Perl - Flow control

From LXF Wiki

Table of contents

Perl Tutorial part 3

(Original version written by Marco Fioretti for Linux Format magazine issue 71.)


We show you how to make Perl grow up and take its own responsibilities.


No script is useful if it cannot choice among many alternatives, grab its own data from the hard drive or leave in a file a clear report of what it did. For this reason, this time we will start by summing up the several Perl flow control structures. File I/o, that is how to read and (orderly!) write data from and to external files or programs, will be covered immediately after.

When Perl speaks like us

Perl syntax can be messy, but sometimes it is closer to real language that you'd think.
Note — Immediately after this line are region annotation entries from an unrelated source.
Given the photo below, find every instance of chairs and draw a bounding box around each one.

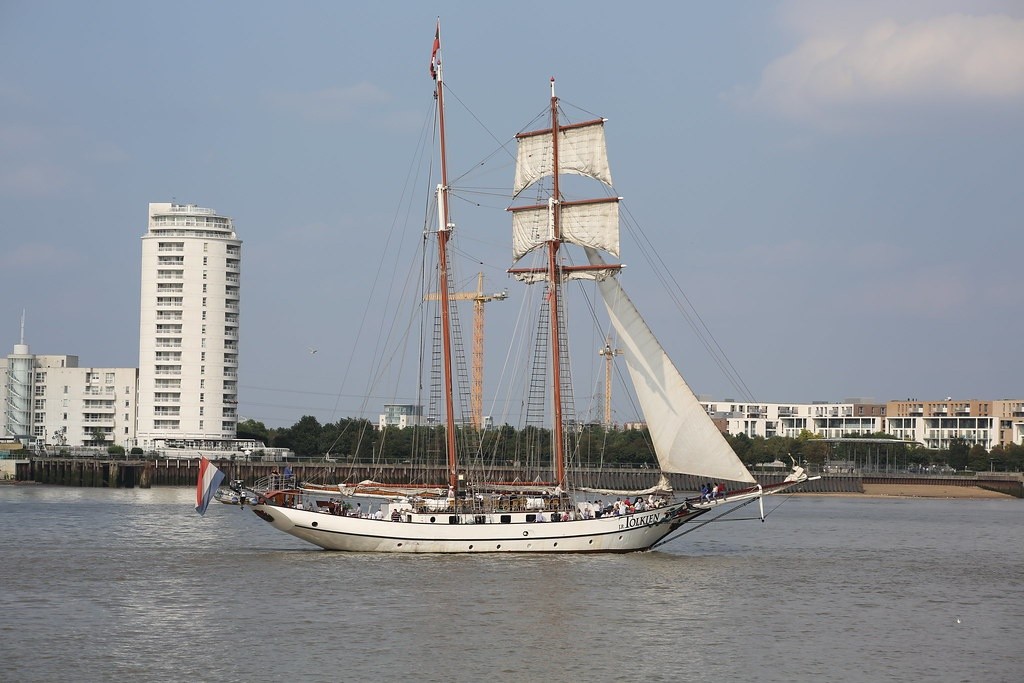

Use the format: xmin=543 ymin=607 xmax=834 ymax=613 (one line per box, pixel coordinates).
xmin=406 ymin=495 xmax=572 ymax=512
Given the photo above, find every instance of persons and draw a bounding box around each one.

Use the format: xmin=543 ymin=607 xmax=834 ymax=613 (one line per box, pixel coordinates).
xmin=552 ymin=495 xmax=666 ymax=521
xmin=391 ymin=509 xmax=402 ymax=522
xmin=823 ymin=462 xmax=855 ymax=474
xmin=287 ymin=497 xmax=313 ymax=511
xmin=271 ymin=467 xmax=280 ymax=490
xmin=700 ymin=482 xmax=728 ymax=505
xmin=907 ymin=462 xmax=967 ymax=476
xmin=375 ymin=508 xmax=384 ymax=520
xmin=328 ymin=497 xmax=362 ymax=518
xmin=284 ymin=463 xmax=296 ymax=489
xmin=541 ymin=489 xmax=572 ymax=510
xmin=408 ymin=492 xmax=426 ymax=512
xmin=461 ymin=490 xmax=527 ymax=511
xmin=536 ymin=509 xmax=544 ymax=523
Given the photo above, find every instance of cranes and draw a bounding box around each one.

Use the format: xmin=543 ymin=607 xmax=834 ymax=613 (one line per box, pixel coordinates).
xmin=424 ymin=270 xmax=509 ymax=431
xmin=600 ymin=334 xmax=624 ymax=432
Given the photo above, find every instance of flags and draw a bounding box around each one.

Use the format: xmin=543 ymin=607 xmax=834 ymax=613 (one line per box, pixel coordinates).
xmin=195 ymin=456 xmax=225 ymax=517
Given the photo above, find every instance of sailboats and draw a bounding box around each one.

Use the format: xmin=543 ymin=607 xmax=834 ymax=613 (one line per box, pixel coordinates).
xmin=214 ymin=15 xmax=820 ymax=552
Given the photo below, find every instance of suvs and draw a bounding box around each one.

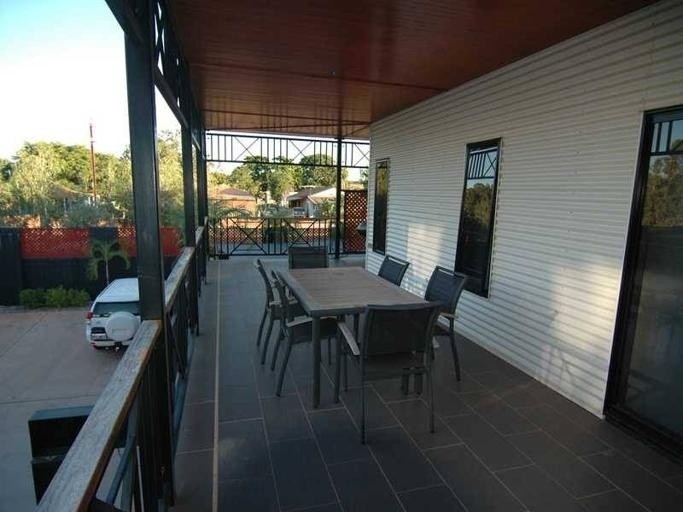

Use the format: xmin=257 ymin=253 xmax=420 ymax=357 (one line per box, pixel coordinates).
xmin=84 ymin=278 xmax=141 ymax=354
xmin=291 ymin=206 xmax=305 ymax=220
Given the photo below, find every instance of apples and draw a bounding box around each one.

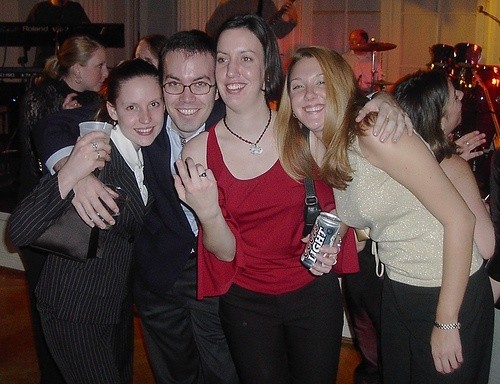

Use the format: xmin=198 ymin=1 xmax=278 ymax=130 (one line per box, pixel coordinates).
xmin=349 ymin=29 xmax=368 ymax=45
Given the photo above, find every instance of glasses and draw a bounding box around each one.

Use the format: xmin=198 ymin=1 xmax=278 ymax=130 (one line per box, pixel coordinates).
xmin=162 ymin=81 xmax=218 ymax=95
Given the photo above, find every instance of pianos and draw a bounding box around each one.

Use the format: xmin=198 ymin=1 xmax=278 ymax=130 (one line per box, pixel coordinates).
xmin=0 ymin=22 xmax=125 ymax=49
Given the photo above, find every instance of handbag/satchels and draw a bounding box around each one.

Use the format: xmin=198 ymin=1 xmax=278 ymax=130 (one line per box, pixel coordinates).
xmin=29 ymin=169 xmax=114 ymax=264
xmin=303 ymin=175 xmax=321 ymax=237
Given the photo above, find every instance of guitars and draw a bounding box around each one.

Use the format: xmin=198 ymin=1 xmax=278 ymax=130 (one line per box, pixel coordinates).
xmin=266 ymin=0 xmax=294 ymax=27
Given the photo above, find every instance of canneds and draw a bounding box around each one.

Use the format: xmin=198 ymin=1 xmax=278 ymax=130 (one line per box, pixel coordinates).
xmin=300 ymin=212 xmax=341 ymax=269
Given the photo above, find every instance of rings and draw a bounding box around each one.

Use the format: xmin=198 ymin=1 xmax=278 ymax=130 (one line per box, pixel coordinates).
xmin=199 ymin=173 xmax=207 ymax=178
xmin=466 ymin=141 xmax=470 ymax=148
xmin=92 ymin=142 xmax=98 ymax=150
xmin=97 ymin=150 xmax=102 ymax=160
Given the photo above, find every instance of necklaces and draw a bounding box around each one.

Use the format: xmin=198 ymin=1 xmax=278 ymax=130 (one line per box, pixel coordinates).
xmin=223 ymin=108 xmax=272 ymax=155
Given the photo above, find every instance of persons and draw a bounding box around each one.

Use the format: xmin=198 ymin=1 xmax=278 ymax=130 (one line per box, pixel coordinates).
xmin=136 ymin=33 xmax=168 ymax=71
xmin=390 ymin=67 xmax=496 ymax=259
xmin=275 ymin=45 xmax=495 ymax=384
xmin=342 ymin=29 xmax=383 ymax=94
xmin=32 ymin=29 xmax=413 ymax=384
xmin=24 ymin=0 xmax=91 ymax=69
xmin=205 ymin=0 xmax=298 ymax=40
xmin=173 ymin=15 xmax=358 ymax=384
xmin=342 ymin=232 xmax=382 ymax=384
xmin=11 ymin=37 xmax=108 ymax=383
xmin=7 ymin=59 xmax=165 ymax=384
xmin=484 ymin=100 xmax=500 ymax=384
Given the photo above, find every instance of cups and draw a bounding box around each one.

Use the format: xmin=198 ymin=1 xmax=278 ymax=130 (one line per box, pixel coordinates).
xmin=79 ymin=122 xmax=113 ymax=162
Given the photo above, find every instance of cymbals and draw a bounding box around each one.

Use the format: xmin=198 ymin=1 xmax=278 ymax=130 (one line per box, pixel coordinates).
xmin=365 ymin=80 xmax=393 ymax=85
xmin=350 ymin=41 xmax=397 ymax=52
By default, if-then statements must be written in a form very similar to the C language, with curly braces enclosing all the corresponding commands. Simple conditional commands, where only one instruction must be executed if something happen, can be written almost in the same format as English:

print “SORRY, no more money” if ($ACCOUNT_BALANCE <= 0);
print “Access Denied!\n”     unless ($WHO_IS_AT_THE_DOOR eq 'Me');


Flow control

The short story is that Perl has, more or less, almost all the flow control operators of the C language, even if some of them have different names and syntax. If-else statements, for example, look just like you would expect:

if ($LEFT_MONEY == 0) {
    print “Find a job, or else!\n”;
} else {
    print “Quick! Spend some money!\n”;
}

They can be nested at will with the contracted elsif keyword:

if (MONEY > 50) {
    print “Ask mum a little extra money\n”;
} elsif ((MONEY > 0) && ($MONEY <= 50)) {
    print “Ask mum MORE money!!\n”;
} else {
	print “MUM! I'm in trouble!!!\n”;
	}

An alternative conditional form is the one using unless:

unless ($MONEY > 1000000) {
    print “Better ask mum some money...\n”;
}

which basically means the opposite of “if”, that is “ask for money unless you already have more than 1000000 pounds”.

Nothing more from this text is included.